Dengan permainan gabungan yang luar biasa ini, biarpun Pak-kek Sian-su
merupakan tokoh yang sukar dicari bandingannya pada jaman itu, namun
ia menjadi sibuk juga dan akhirnya hanya dapat mempertahankan diri
dengan jurus-jurus sakti yang dikerahkan untuk menyelamatkan diri saja.

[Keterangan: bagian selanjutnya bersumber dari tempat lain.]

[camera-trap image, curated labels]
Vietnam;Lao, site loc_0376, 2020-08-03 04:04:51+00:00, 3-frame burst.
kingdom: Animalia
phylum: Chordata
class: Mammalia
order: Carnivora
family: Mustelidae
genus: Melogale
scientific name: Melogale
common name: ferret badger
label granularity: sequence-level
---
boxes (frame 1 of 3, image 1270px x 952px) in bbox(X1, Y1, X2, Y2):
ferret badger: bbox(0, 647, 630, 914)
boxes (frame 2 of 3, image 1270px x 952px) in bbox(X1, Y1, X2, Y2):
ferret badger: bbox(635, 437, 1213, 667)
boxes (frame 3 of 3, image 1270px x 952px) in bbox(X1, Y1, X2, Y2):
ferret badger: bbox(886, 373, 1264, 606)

Kakek muka merah, Lam-kek Sian-ong menghadapi pengeroyokan yang berat,
yaitu Lin Lin, Liu Hwee, dan Kauw Bian Cinjin. Dua orang tokoh
Beng-kauw ini memang memiliki ilmu silat yang cukup tinggi, apalagi Kauw
Bian Cinjin. Akan tetapi tingkat mereka berdua sesungguhnya masih kalah
kalau dibandingkan dengan Lam-kek San-ong yang memang betul-betul
sakti itu, dengan dasar tenaga Yang-kang, sehingga setiap pukulannya
membawa hawa yang amat panas. Namun, kedua orang tokoh ini menjadi kaget
dan terheran-heran bahwa masuknya Lin Lin yang mainkan pedang Besi
Kuning itu seakan-akan menjadi pelengkap daripada kekurangan atau
kekalahan mereka terhadap Lam-kek Sian-ong. Mereka terkejut mengenal
dasar gerakan Lin Lin yang sama dengan ilmu silat Beng-kauw, bahkan
gerakan pedang itu demikian hebatnya sehingga mereka berdua, biarpun
bersenjatkan dua macam senjata, seakan-akan terseret dan terpengaruh
oleh gerakan pedang Lin Lin dan membuat mereka terpaksa bergerak menurut
gulungan sinar pedang itu yang seolah-olah “memimpin” mereka. Tentu
saja mereka menjadi heran dan juga girang, akan tetapi Lam-kek Sian-ong
yang menjadi kaget setengah mati! Seperti halnya Pak-kek Sian-ong yang
terdesek oleh Suling Emas, ia sendiri pun terdesak oleh pengeroyokan
tiga orang itu dan hanya mampu menangkis saja!
Lewat seratus
jurus, dua orang kakek sakti itu maklum bahwa tiada harapan lagi bagi
mereka, apalagi kalau diingat bahwa di situ terdapat ratusan orang
perajurit yang sudah siap untuk melakukan pengeroyokan begitu menerima
komando. Lin Lin memang sengaja tidak mau mengerahkan pasukan karena
maklum bahwa biarpun hal ini akan mendatangkan kemenangan, namun
perajurit-perajurit itu tentu banyak yang akan menjadi korban.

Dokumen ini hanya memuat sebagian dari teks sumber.